--- SOURCE INFORMATION Enclosed Below ---

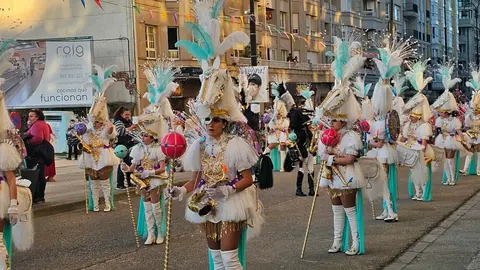carnaval ribadeo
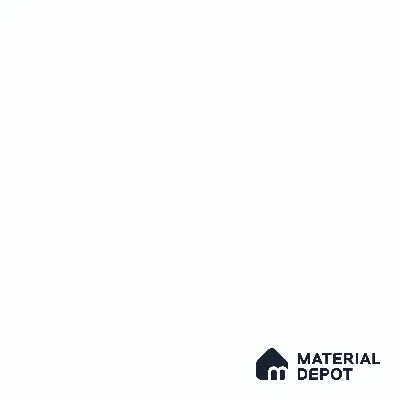 Plain Wall & Floor Tile TL 11643 Alba Veil | 2 ft x 2 ft Matte Finish Full Body Vitrified Tile - 9 mm | Suitable For Bathroom, Balcony, Courtyard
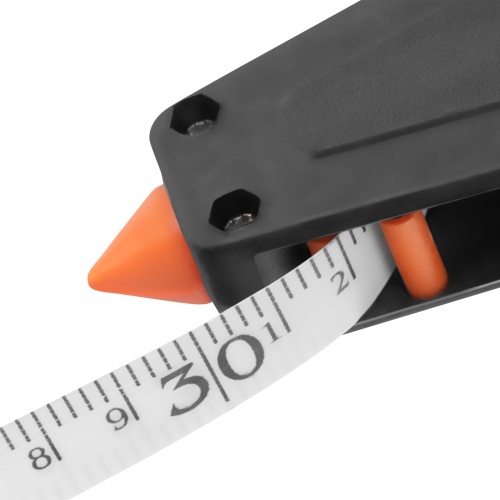 Рулетка геодезическая, 20 м х 12,5 мм, лента ПВХ, открытый корпус Sparta фото 9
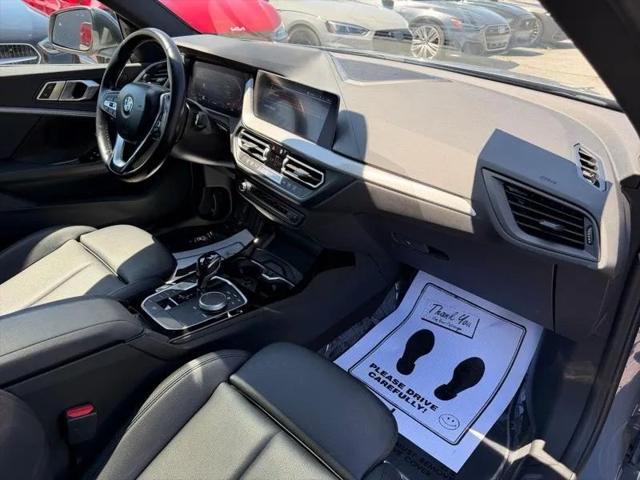 2022 BMW Coupe i sDrive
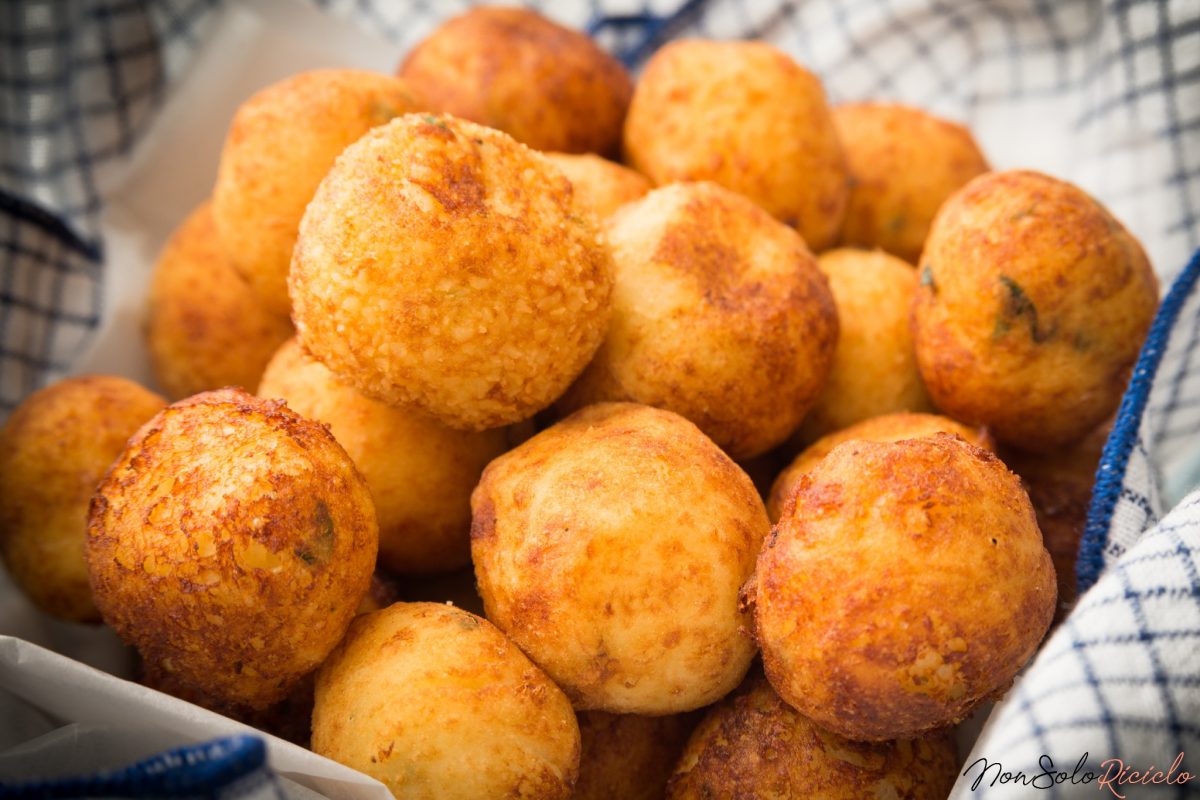 nuvolette di patate uno snack 3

--- End of Enclosed SOURCE INFORMATION ---

INSTRUCTIONS FOR THE TASK –
Restate the entries above word for word, keeping pictures out of the copy.

ANSWER TO THIS TASK –
carnaval ribadeo
 Plain Wall & Floor Tile TL 11643 Alba Veil | 2 ft x 2 ft Matte Finish Full Body Vitrified Tile - 9 mm | Suitable For Bathroom, Balcony, Courtyard
 Рулетка геодезическая, 20 м х 12,5 мм, лента ПВХ, открытый корпус Sparta фото 9
 2022 BMW Coupe i sDrive
 nuvolette di patate uno snack 3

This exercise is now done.